Sometimes people are blind. They only see what's on the outside, they only see what they know and the scars. For me, anorexia and self-harm was sort of a way for me to show the pain I felt inside, I guess. I mean sometimes I wanna scream at my mom and say "I have a bloody eating disorder! Is THAT bad enough for you?!"

But the thing is though, they DO care. But what can they do? They don't know how to help you.

And most of all, admitting you have a problem is admitting they cannot help their precious little girl on their own, they feel like they've failed as parents and your friends, people see what they want to see, Ella. They don't want to see the cruelty in this world.

We're older on the inside than a lot of people. I don't tell my friends because I want them to hold on to their innocence, the innocence I envy so, so much.
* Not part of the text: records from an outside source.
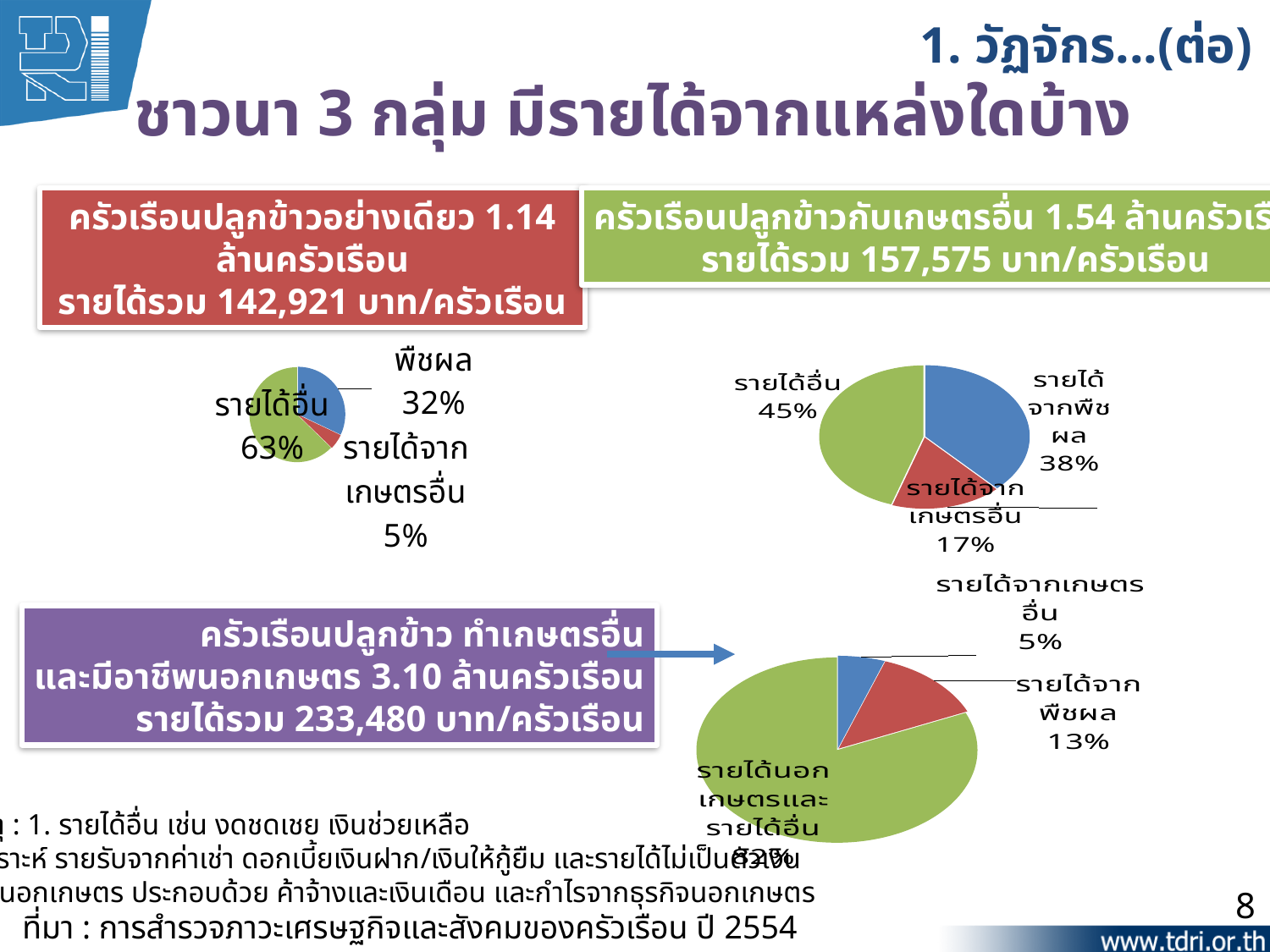
How many slices does the top-left pie chart have? 3 In the bottom-right pie chart (households with rice, other agriculture and non-farm occupations), which slice is the smallest? รายได้จากเกษตรอื่น Which is larger: the รายได้จากเกษตรอื่น share in the top-left pie chart or in the top-right pie chart? Top-right pie chart In the top-left pie chart (households growing rice only), which slice is the largest? รายได้อื่น In the top-right pie chart, how many percentage points larger is รายได้อื่น than รายได้จากพืชผล? 7 percentage points In the top-right pie chart (households growing rice with other agriculture), which slice is the largest? รายได้อื่น In the top-left pie chart (households growing rice only), what share is labelled รายได้จากเกษตรอื่น? 5% What type of chart is the top-left chart (households growing rice only)? Pie chart In the top-left pie chart (households growing rice only), what share is labelled พืชผล? 32% In the bottom-right pie chart (households with rice, other agriculture and non-farm occupations), what share is labelled รายได้จากพืชผล? 13% In the top-right pie chart (households growing rice with other agriculture), what share is labelled รายได้จากพืชผล? 38% In the top-right pie chart (households growing rice with other agriculture), what share is labelled รายได้จากเกษตรอื่น? 17%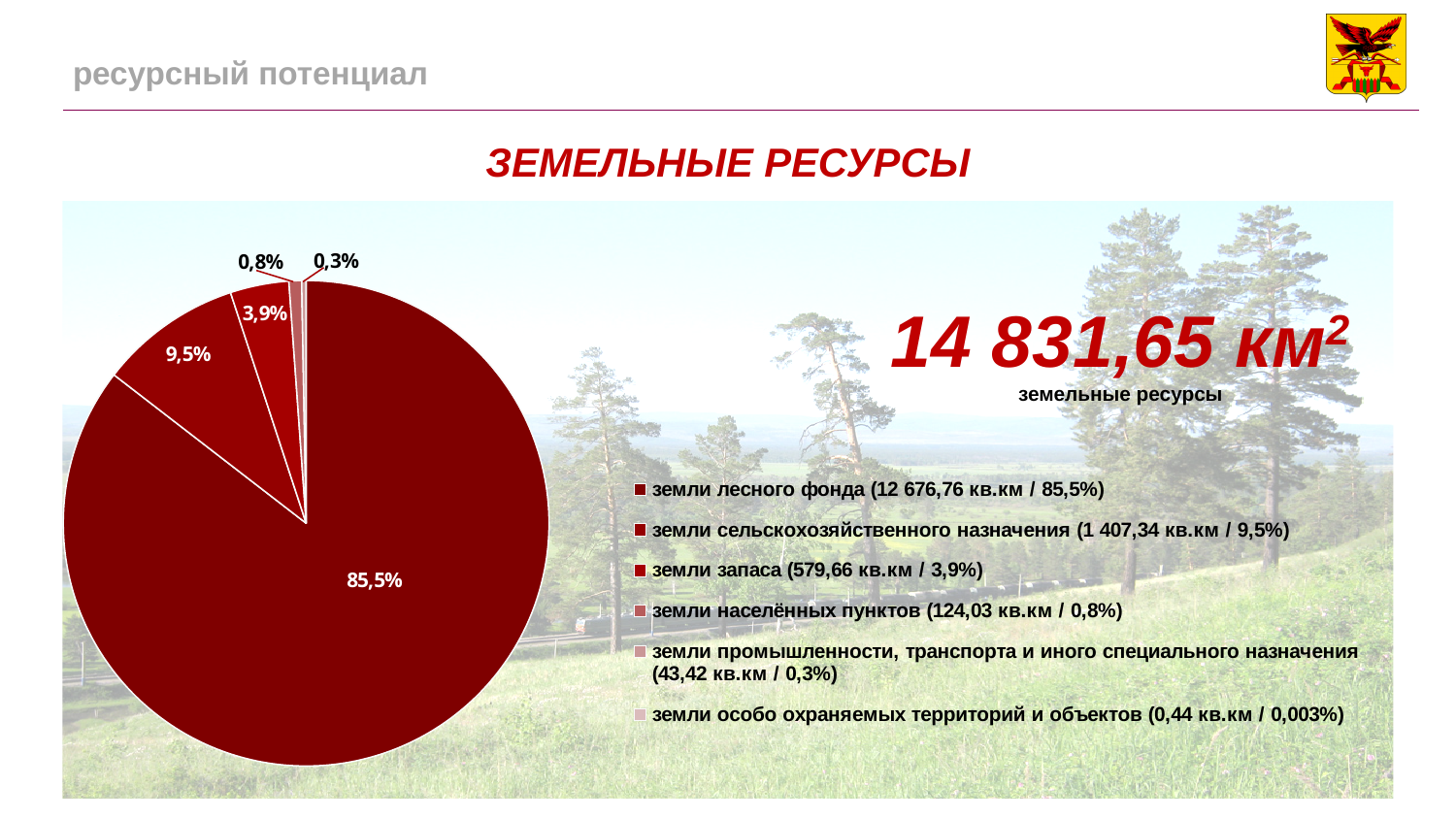
Which category has the largest slice of the pie? земли лесного фонда How many categories does the legend list? 6 What kind of chart is shown on the slide? pie chart What percentage is shown for земли запаса? 3,9% What percentage is shown for земли населённых пунктов? 0,8% Which category has the smallest share according to the legend? земли особо охраняемых территорий и объектов Which is larger: земли запаса or земли населённых пунктов? земли запаса What share of the pie is земли сельскохозяйственного назначения? 9,5% What total area of land resources is stated next to the chart? 14 831,65 км² What share of the pie is земли лесного фонда? 85,5% What is the difference in percentage points between земли лесного фонда and земли сельскохозяйственного назначения? 76% What area in кв.км is given for земли лесного фонда in the legend? 12 676,76 кв.км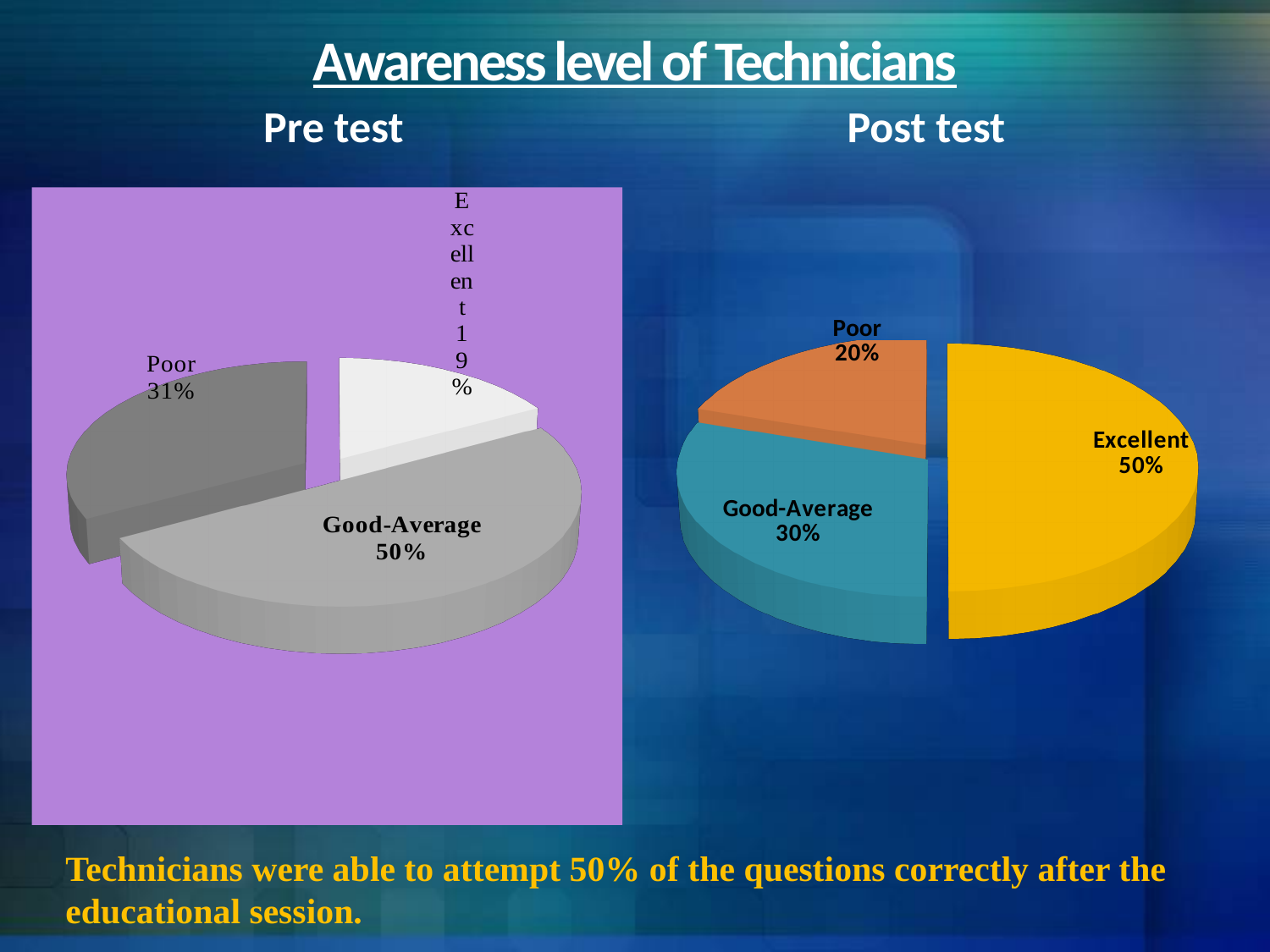
What type of chart is the Post test chart? Pie chart Which is larger: the Poor share in the Pre test chart or the Poor share in the Post test chart? Pre test In the Post test chart, what percentage is labelled Excellent? 50% How many categories does the Post test chart show? 3 In the Pre test chart, which category has the largest slice? Good-Average In the Post test chart, which category has the largest slice? Excellent In the Pre test chart, what percentage is labelled Poor? 31% In the Pre test chart, what percentage is labelled Good-Average? 50% In the Post test chart, what percentage is labelled Poor? 20% In the Post test chart, what percentage is labelled Good-Average? 30% In the Post test chart, which category has the smallest slice? Poor In the Post test chart, what is the difference between the Excellent and Poor percentages? 30%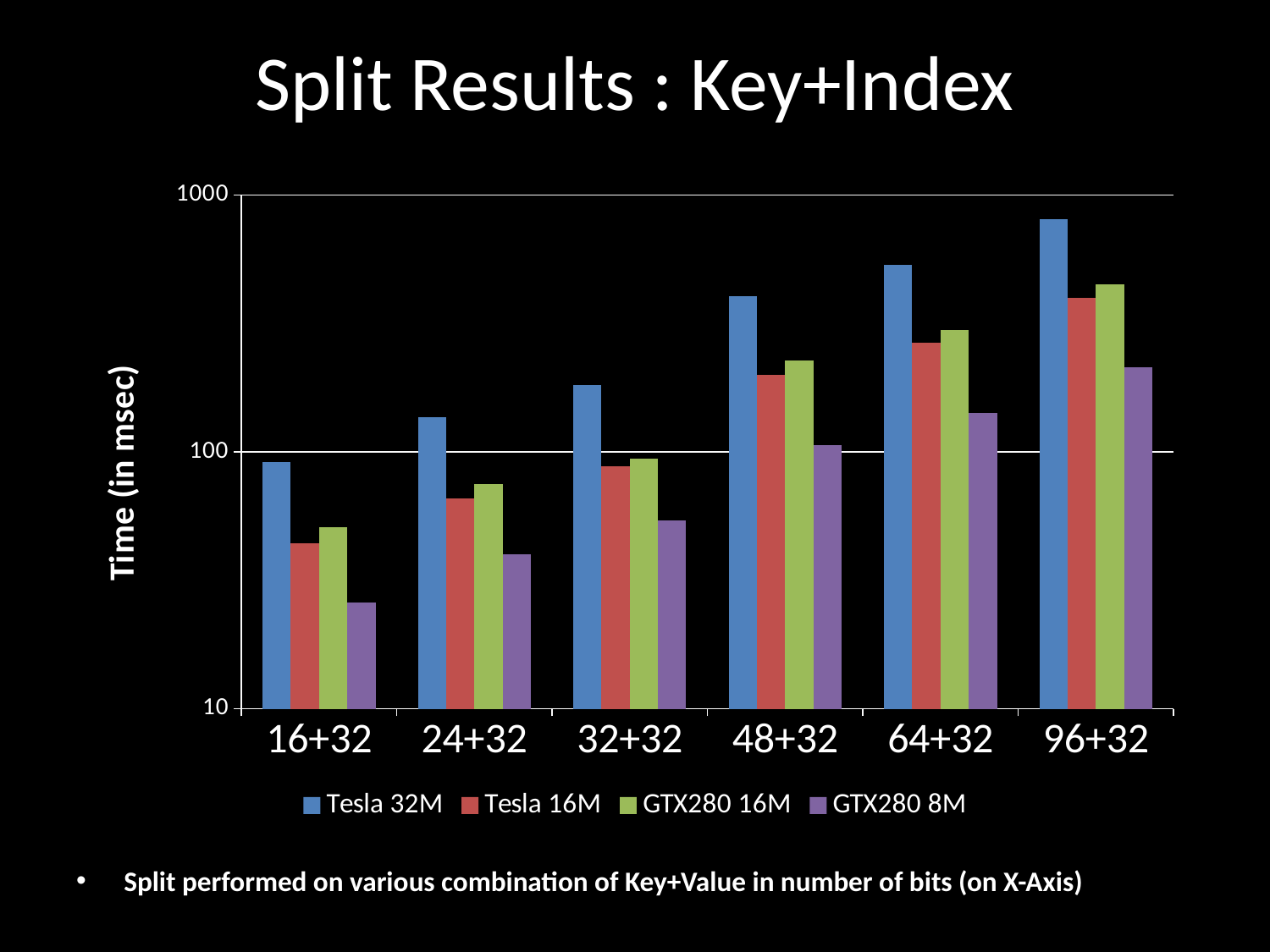
At 48+32, which is larger: Tesla 16M or GTX280 16M? GTX280 16M For which Key+Index combination is the GTX280 8M time lowest? 16+32 Is the value for Tesla 32M at 24+32 greater or less than 100? greater What kind of chart is shown on the slide? bar chart How many series does the legend list? 4 For which Key+Index combination is the Tesla 32M time highest? 96+32 How many Key+Index combinations are shown on the x axis? 6 Is the value for Tesla 32M at 96+32 greater or less than 1000? less Which series has the lowest value at 16+32? GTX280 8M Do the Tesla 32M values rise or fall as you move from 16+32 to 96+32 along the x axis? rise Which series has the highest value at 96+32? Tesla 32M Is the value for GTX280 8M at 16+32 greater or less than 100? less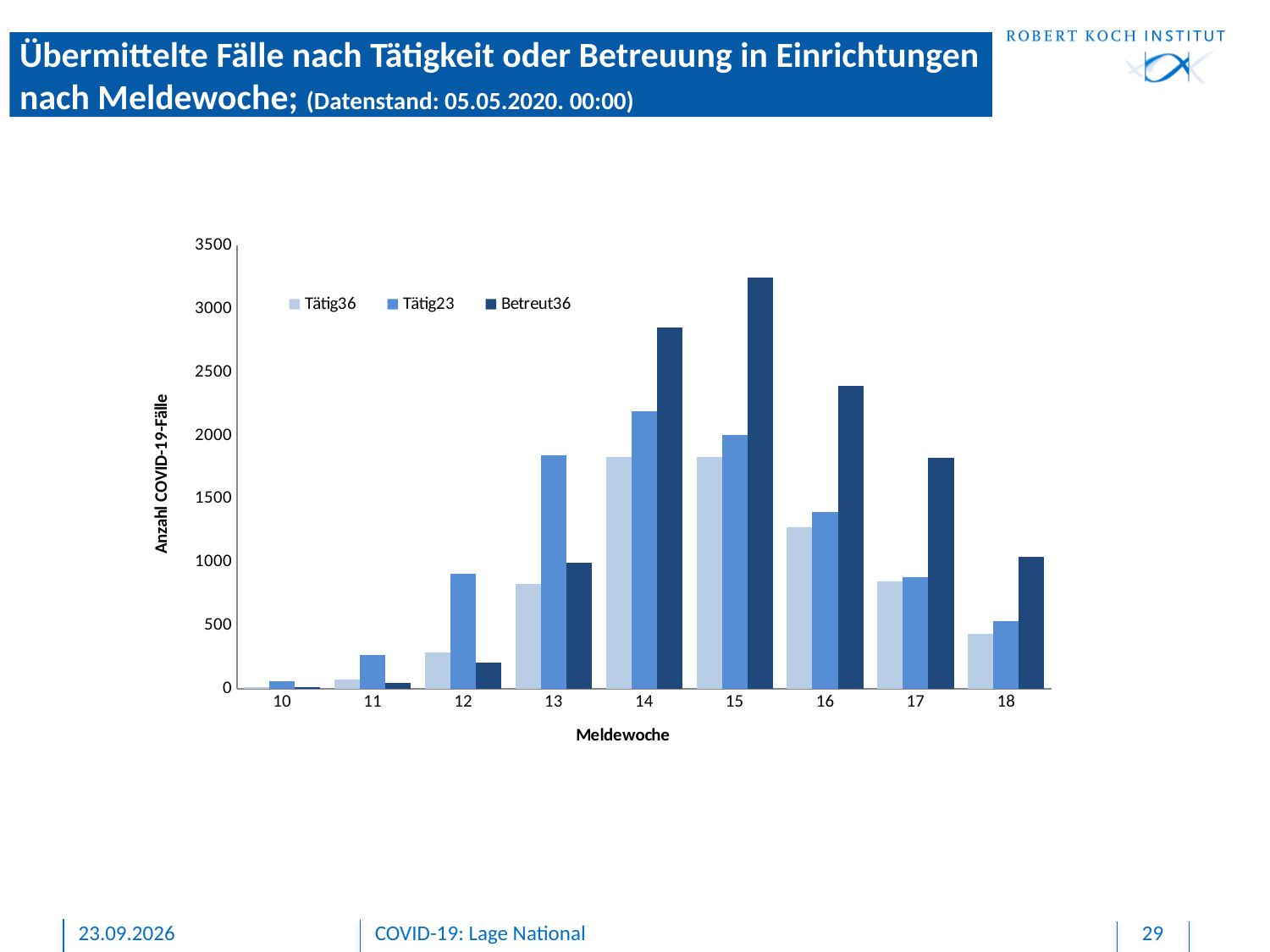
What is the label of the x axis? Meldewoche How many series does the legend list? 3 Is the Tätig23 value for Meldewoche 12 greater or less than 1000? less How many Meldewoche categories are shown on the x axis? 9 In which Meldewoche is the Tätig23 value highest? 14 In Meldewoche 13, which is larger: Tätig23 or Betreut36? Tätig23 Is the Betreut36 value for Meldewoche 15 greater or less than 3000? greater In which Meldewoche is the Tätig23 value lowest? 10 In which Meldewoche is the Betreut36 value highest? 15 What kind of chart is shown on the slide? bar chart Do the Betreut36 values rise or fall from Meldewoche 15 to Meldewoche 18? fall In Meldewoche 16, which is larger: Tätig36 or Betreut36? Betreut36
They don't know. I mean, they probably know about self-harm and depression, but they'd never imagine it on someone they actually knew.

I dropped to 50 pounds. Now I'm back to normal but no one's mentioned the "anorexia" word in context to me, at least, not to my face. Honestly, I wanted someone to notice when I was 50 pounds. Now I don't even look the part.

But it's okay, Ella. We might not be your real life friends but we're here. And honestly, you are your own best friend. Only you know.

Love,
Faith And Trust

morbidmonkey
July 18th, 2011, 10:30 AM
Thanks Z (if I can call you that). I hope one day SOMEBODY will be able to help us, all of us. But while we wait for that, we should try to keep strong...and not hurt ourselves.